Sans surprise, Hollywood décide de débaucher l’acteur fétiche du réalisateur, Chow Yun Fat espérant profiter de la popularité grandissante de la star asiatique.
Après le sympathique « Un Tueur pour Cible » avec Mira Sorvino, il apparaitra donc dans un nouveau polar, « Le Corrupteur » aux côtés du « pas encore confirmé » Mark Wahlberg.
Un duo qui pouvait laisser craindre un mauvais buddy movie comme Hollywood sait les faire.
Heureusement, il n’en sera rien.
Au contraire, le réalisateur James Foley nous propose un vrai polar, pur et dur avec, en toile de fond, l’immigration clandestine, la guerre de gangs que se livre la communauté chinoise de New-York ou encore la corruption policière.
Un scénario riche qui ne néglige aucun de ses axes, réservant même son lot de surprises…mis en image sans artifice mais avec beaucoup de rythme.
A l’heure où tout est effet de style, influencé justement par un cinéma asiatique omniprésent de nos jours (Takashi Miike, Johnnie To ou bien sûr John Woo), Foley décide d’en prendre le contre pied et choisit un classicisme qui fait du bien aux yeux et aux oreilles, préférant se baser sur son duo excellent d’acteurs.
Entre méfiance, complicité naissante et trahison, le duo, bien dirigé, fonctionne à merveille.
Presque facile avec de tels grands acteurs
Pour les amateurs d’adrénaline, ne vous alarmez pas, le film réserve quant même, quelques scènes d’action particulièrement réussies, notamment une course poursuite des plus efficaces.
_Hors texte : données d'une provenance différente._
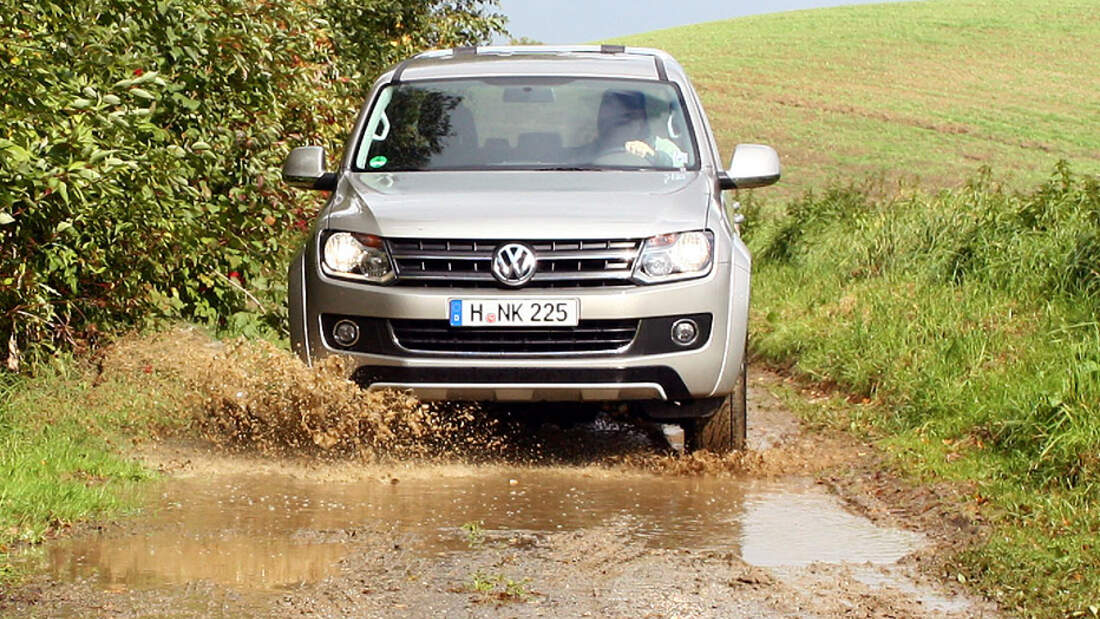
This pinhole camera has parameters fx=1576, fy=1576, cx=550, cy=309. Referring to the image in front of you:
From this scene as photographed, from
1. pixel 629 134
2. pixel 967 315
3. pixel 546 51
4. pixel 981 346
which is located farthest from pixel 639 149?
pixel 967 315

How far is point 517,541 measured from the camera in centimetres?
567

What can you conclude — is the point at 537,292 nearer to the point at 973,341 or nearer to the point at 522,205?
the point at 522,205

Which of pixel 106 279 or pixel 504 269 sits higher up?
pixel 504 269

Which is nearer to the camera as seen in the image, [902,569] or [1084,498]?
[902,569]

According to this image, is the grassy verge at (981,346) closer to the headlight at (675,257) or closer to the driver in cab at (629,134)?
the headlight at (675,257)

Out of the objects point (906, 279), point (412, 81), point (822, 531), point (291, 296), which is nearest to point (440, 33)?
point (906, 279)

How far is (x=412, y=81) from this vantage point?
27.4 ft

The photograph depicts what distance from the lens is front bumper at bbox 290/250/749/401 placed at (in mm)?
6738

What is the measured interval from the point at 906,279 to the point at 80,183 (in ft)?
23.1

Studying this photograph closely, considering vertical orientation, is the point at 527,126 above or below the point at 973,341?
above

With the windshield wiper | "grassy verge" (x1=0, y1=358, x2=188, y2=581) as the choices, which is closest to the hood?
the windshield wiper

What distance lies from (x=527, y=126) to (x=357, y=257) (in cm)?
145

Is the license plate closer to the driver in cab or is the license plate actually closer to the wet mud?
the wet mud

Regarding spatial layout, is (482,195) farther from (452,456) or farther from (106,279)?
(106,279)
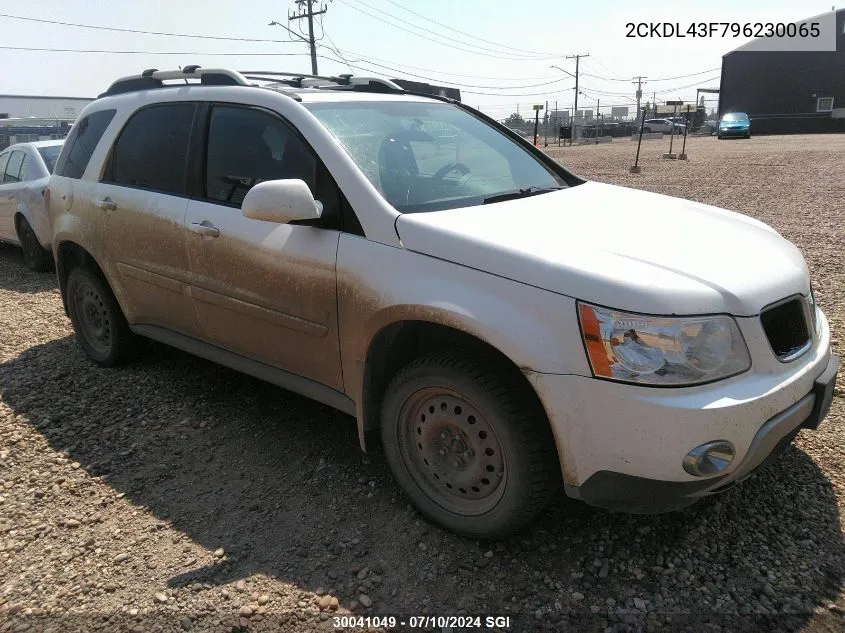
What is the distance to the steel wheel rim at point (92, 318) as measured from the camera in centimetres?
453

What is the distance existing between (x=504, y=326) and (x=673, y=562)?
119 centimetres

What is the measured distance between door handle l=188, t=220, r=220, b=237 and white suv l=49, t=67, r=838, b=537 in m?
0.02

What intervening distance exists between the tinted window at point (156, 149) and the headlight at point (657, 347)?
258 centimetres

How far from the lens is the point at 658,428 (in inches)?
83.3

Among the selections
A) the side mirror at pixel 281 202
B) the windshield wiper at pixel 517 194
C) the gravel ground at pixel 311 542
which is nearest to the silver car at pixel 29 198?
the gravel ground at pixel 311 542

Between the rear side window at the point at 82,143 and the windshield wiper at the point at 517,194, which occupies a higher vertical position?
the rear side window at the point at 82,143

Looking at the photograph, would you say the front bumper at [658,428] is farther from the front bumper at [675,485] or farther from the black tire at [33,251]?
the black tire at [33,251]

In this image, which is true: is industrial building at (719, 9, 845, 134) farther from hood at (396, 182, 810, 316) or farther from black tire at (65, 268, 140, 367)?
black tire at (65, 268, 140, 367)

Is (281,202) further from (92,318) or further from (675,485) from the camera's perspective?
(92,318)

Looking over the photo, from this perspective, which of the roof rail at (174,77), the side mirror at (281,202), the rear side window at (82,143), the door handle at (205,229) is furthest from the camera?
the rear side window at (82,143)

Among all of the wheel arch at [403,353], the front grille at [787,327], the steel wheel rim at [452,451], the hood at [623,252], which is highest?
the hood at [623,252]

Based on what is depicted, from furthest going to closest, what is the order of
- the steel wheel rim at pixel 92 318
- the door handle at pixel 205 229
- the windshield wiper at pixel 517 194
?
the steel wheel rim at pixel 92 318, the door handle at pixel 205 229, the windshield wiper at pixel 517 194

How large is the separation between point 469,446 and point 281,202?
1.30 m

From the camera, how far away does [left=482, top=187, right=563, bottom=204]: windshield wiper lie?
3.09 meters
Sans atteindre le talent d’un James Gray, l’éclectique réalisateur du très bon « Comme un Chien Enragé » ou du nullissime « Who’s That Girl » nous livre assurément l’une des meilleures rencontres entre le néo policier asiatique et le polar US de la plus grande tradition de ces dernières années
Dommage que « Le Corrupteur » n’ai pas connu le grand succès escompté (le film étant à peine rentré dans ses frais grâce aux recettes mondiales) et qu’il soit tombé, depuis, dans un certain oubli.